- [Document segment]
# New Years Bully Bash PHX/HEAVY!!!!



## reddoggy (Jan 31, 2008)

Went to todays show, it kicked ass. Lots of nice folks outthere! Had to jam out a bit early cause of a family emergency, only got to see novice and puppy on the WP at 420lbs.


----------



## reddoggy (Jan 31, 2008)




----------



## BedlamBully (Jun 6, 2008)

Those are cool pics. I recognize some of those dogs too!

I still don't like to see the big chains and spiked collars IN the ring...They could be a little more professional than that. 

The Videos are great too! Hope you guys had fun! and hope everything is ok.


----------



## Indigo Bully Connection (Dec 21, 2006)

great pictures! it looks like it was a blast!


----------



## Roxy_Nie (Oct 10, 2008)

WOW.........

Awesome looking dogs!!


----------



## money_killer (Apr 14, 2008)

some ok looking dogs...............


----------



## Sadie (Jun 18, 2008)

Those are def some big ole bullies LOL ... Cool Pics looks like you had a blast ...


----------



## reddoggy (Jan 31, 2008)

Bummer only getting to stay for 3 1/2 hours of the thing, stuff was really starting to pick up as we were leaving. But yeah, had a blast.


----------



## trutildeath360 (Sep 1, 2008)

nice pics..there were a few that looked nice and proportioned....looked like a good time.....
http://www.myspace.com/absolution360


----------



## Bully_Boy_Joe (Jul 7, 2008)

Hey where was Lugz?

And reddoggy is there any way you can check on any shous in Atlanta, Georgia your help would be greatly appreciated.


----------



## reddoggy (Jan 31, 2008)

- [Entries supplied]
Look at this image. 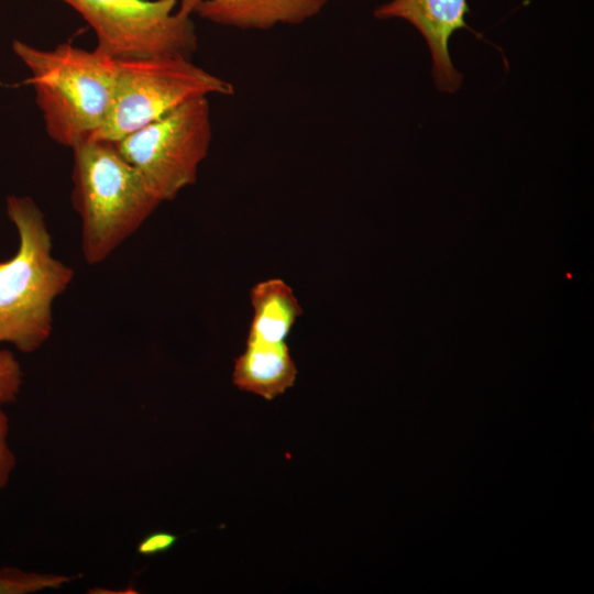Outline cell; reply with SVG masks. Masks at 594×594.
I'll use <instances>...</instances> for the list:
<instances>
[{"mask_svg": "<svg viewBox=\"0 0 594 594\" xmlns=\"http://www.w3.org/2000/svg\"><path fill=\"white\" fill-rule=\"evenodd\" d=\"M7 213L19 245L0 262V344L32 353L50 339L53 304L68 288L74 270L53 255L44 215L32 198L9 196Z\"/></svg>", "mask_w": 594, "mask_h": 594, "instance_id": "obj_1", "label": "cell"}, {"mask_svg": "<svg viewBox=\"0 0 594 594\" xmlns=\"http://www.w3.org/2000/svg\"><path fill=\"white\" fill-rule=\"evenodd\" d=\"M296 376L297 369L286 342L246 343L234 361L232 378L241 391L271 400L292 387Z\"/></svg>", "mask_w": 594, "mask_h": 594, "instance_id": "obj_9", "label": "cell"}, {"mask_svg": "<svg viewBox=\"0 0 594 594\" xmlns=\"http://www.w3.org/2000/svg\"><path fill=\"white\" fill-rule=\"evenodd\" d=\"M176 541L177 537L173 534L153 532L140 541L138 552L142 556H155L169 550Z\"/></svg>", "mask_w": 594, "mask_h": 594, "instance_id": "obj_14", "label": "cell"}, {"mask_svg": "<svg viewBox=\"0 0 594 594\" xmlns=\"http://www.w3.org/2000/svg\"><path fill=\"white\" fill-rule=\"evenodd\" d=\"M12 48L30 70L48 136L70 148L92 139L111 106L117 62L66 42L42 50L14 40Z\"/></svg>", "mask_w": 594, "mask_h": 594, "instance_id": "obj_3", "label": "cell"}, {"mask_svg": "<svg viewBox=\"0 0 594 594\" xmlns=\"http://www.w3.org/2000/svg\"><path fill=\"white\" fill-rule=\"evenodd\" d=\"M252 320L246 343L286 341L302 308L292 287L280 278L256 283L250 292Z\"/></svg>", "mask_w": 594, "mask_h": 594, "instance_id": "obj_10", "label": "cell"}, {"mask_svg": "<svg viewBox=\"0 0 594 594\" xmlns=\"http://www.w3.org/2000/svg\"><path fill=\"white\" fill-rule=\"evenodd\" d=\"M466 0H392L375 9L380 20L402 19L415 26L424 36L432 57V76L437 87L444 92H455L462 75L454 68L449 42L452 35L469 29Z\"/></svg>", "mask_w": 594, "mask_h": 594, "instance_id": "obj_7", "label": "cell"}, {"mask_svg": "<svg viewBox=\"0 0 594 594\" xmlns=\"http://www.w3.org/2000/svg\"><path fill=\"white\" fill-rule=\"evenodd\" d=\"M9 418L0 406V490L9 483L16 465V457L8 443Z\"/></svg>", "mask_w": 594, "mask_h": 594, "instance_id": "obj_13", "label": "cell"}, {"mask_svg": "<svg viewBox=\"0 0 594 594\" xmlns=\"http://www.w3.org/2000/svg\"><path fill=\"white\" fill-rule=\"evenodd\" d=\"M73 151L72 202L89 265L106 261L162 204L116 144L87 140Z\"/></svg>", "mask_w": 594, "mask_h": 594, "instance_id": "obj_2", "label": "cell"}, {"mask_svg": "<svg viewBox=\"0 0 594 594\" xmlns=\"http://www.w3.org/2000/svg\"><path fill=\"white\" fill-rule=\"evenodd\" d=\"M22 385L23 371L14 353L0 349V406L14 403Z\"/></svg>", "mask_w": 594, "mask_h": 594, "instance_id": "obj_12", "label": "cell"}, {"mask_svg": "<svg viewBox=\"0 0 594 594\" xmlns=\"http://www.w3.org/2000/svg\"><path fill=\"white\" fill-rule=\"evenodd\" d=\"M211 139L209 100L199 98L113 143L163 202L195 184Z\"/></svg>", "mask_w": 594, "mask_h": 594, "instance_id": "obj_6", "label": "cell"}, {"mask_svg": "<svg viewBox=\"0 0 594 594\" xmlns=\"http://www.w3.org/2000/svg\"><path fill=\"white\" fill-rule=\"evenodd\" d=\"M328 0H202L195 10L211 23L240 30L298 25L317 14Z\"/></svg>", "mask_w": 594, "mask_h": 594, "instance_id": "obj_8", "label": "cell"}, {"mask_svg": "<svg viewBox=\"0 0 594 594\" xmlns=\"http://www.w3.org/2000/svg\"><path fill=\"white\" fill-rule=\"evenodd\" d=\"M202 0H178L177 11L185 15H191Z\"/></svg>", "mask_w": 594, "mask_h": 594, "instance_id": "obj_15", "label": "cell"}, {"mask_svg": "<svg viewBox=\"0 0 594 594\" xmlns=\"http://www.w3.org/2000/svg\"><path fill=\"white\" fill-rule=\"evenodd\" d=\"M92 28L97 50L116 62L153 57L190 58L197 35L178 0H59Z\"/></svg>", "mask_w": 594, "mask_h": 594, "instance_id": "obj_5", "label": "cell"}, {"mask_svg": "<svg viewBox=\"0 0 594 594\" xmlns=\"http://www.w3.org/2000/svg\"><path fill=\"white\" fill-rule=\"evenodd\" d=\"M72 580L66 575L26 572L7 566L0 570V594H30L58 588Z\"/></svg>", "mask_w": 594, "mask_h": 594, "instance_id": "obj_11", "label": "cell"}, {"mask_svg": "<svg viewBox=\"0 0 594 594\" xmlns=\"http://www.w3.org/2000/svg\"><path fill=\"white\" fill-rule=\"evenodd\" d=\"M233 91L231 82L197 66L190 58L117 62L109 112L90 140L117 142L191 100L229 96Z\"/></svg>", "mask_w": 594, "mask_h": 594, "instance_id": "obj_4", "label": "cell"}]
</instances>
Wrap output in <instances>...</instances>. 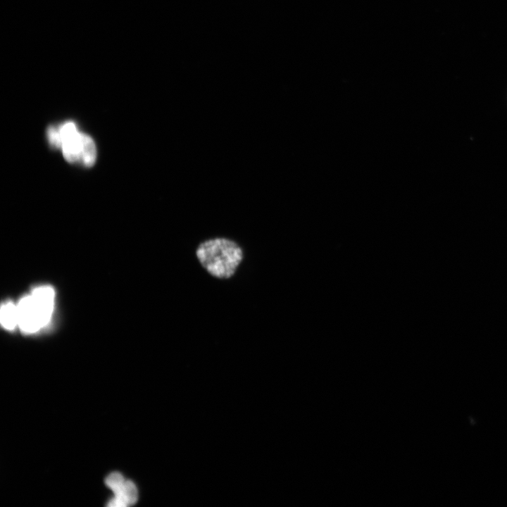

- [Requirement]
List each distinct username that appears as a post author in the forum thread, naming each one only once. The data on this page are not needed.

- [Final result]
- reddoggy
- BedlamBully
- Indigo Bully Connection
- Roxy_Nie
- money_killer
- Sadie
- trutildeath360
- Bully_Boy_Joe